Read more: Where some of world’s best-known artists found inspiration in France

French art world was a closed shop to women

In the years leading up to World War One, Giverny attracted more than 350 artists from many different countries, including England, Australia, and the US.

Quite a few of these foreign painters invested in property in the area, and by the turn of the century the village had become an international art colony.

It thronged with people hoping to meet Monet, all intent on exploring his new Impressionist ideas and dreaming of painting with him en plein air.

One of Monet’s most dedicated disciples was the US artist Mary Cassatt. She was determined to develop her career as a painter and work with the Impressionists, but had a fight on her hands in France where the art world was a closed shop to women.

They were not admitted to l’École des Beaux-Arts and a special permit was required to paint copies of works in the Louvre. Even some cafés frequented by established male artists were closed to women.

‘I am only good at two things: gardening and painting’

At Giverny, visitors are greeted by a splendid, wisteria-covered farmhouse-studio complex surrounded by extensive gardens and flower beds saturated with colour.

Inside the pink exterior with its green shutters are a series of large interlinking rooms that formed the living areas. These are painted in hues that reflect Monet’s Impressionist palette.

Astonishingly, however, his home of 43 years does not display a single Monet original.

While the walls are covered with works by his close friends — Manet, Pissarro, Degas and Cézanne — and, of course, by the master himself, they are mainly commercially printed illustrations.

Any of the originals that look like Monets are all, in fact, from a collection of rather middling quality copies done by his admirers or students.

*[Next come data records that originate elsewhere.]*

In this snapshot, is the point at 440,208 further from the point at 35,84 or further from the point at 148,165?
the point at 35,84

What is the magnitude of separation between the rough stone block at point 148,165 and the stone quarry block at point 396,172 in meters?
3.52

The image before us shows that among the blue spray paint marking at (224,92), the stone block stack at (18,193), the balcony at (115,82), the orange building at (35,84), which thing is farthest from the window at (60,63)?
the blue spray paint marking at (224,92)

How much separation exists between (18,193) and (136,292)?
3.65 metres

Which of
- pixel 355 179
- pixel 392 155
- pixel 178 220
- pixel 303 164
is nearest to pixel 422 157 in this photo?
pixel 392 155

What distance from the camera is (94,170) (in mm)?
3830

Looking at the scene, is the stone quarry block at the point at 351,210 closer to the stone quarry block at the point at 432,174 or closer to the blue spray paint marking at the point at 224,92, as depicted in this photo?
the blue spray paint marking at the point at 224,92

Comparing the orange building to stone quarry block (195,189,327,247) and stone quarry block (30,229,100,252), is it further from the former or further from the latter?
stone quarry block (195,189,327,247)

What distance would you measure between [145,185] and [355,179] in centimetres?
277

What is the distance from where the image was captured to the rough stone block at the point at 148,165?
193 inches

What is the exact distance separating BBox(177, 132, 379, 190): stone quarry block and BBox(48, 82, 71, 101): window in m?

Visitors desperate to see a genuine Monet should head to the delightful Musée de Vernon instead, just across the river.

Here they can find a circular Nymphéas and Effet de soleil couchant à Pourville (Cliffs of Pourville at Sunset).

Nevertheless, Monet’s property at Giverny is well worth a visit.

The artist once modestly claimed: “I am only good at two things: gardening and painting.” His former home shows why ‘brilliant’ might be a more fitting assessment.

Where to see Monet and Impressionist works

Monet’s gardens at Giverny reopen on March 29.

‘Paris 1874: Inventing impressionism’ runs from March 26 to July 14 at the Musée d’Orsay, Paris. It will later transfer to Washington.

The museum is also sending 178 of its 400 key Impressionist works on a ‘Tour de France’ in 2024 to support separate exhibitions in 34 galleries.

Manet’s Le Balcon will go to Bordeaux, for example, Monet’s La Pie to Clermont-Ferrand and La Rue Montorgueil to Douai, and Van Gogh’s La Nuit étoilée to Arles, the city that inspired it.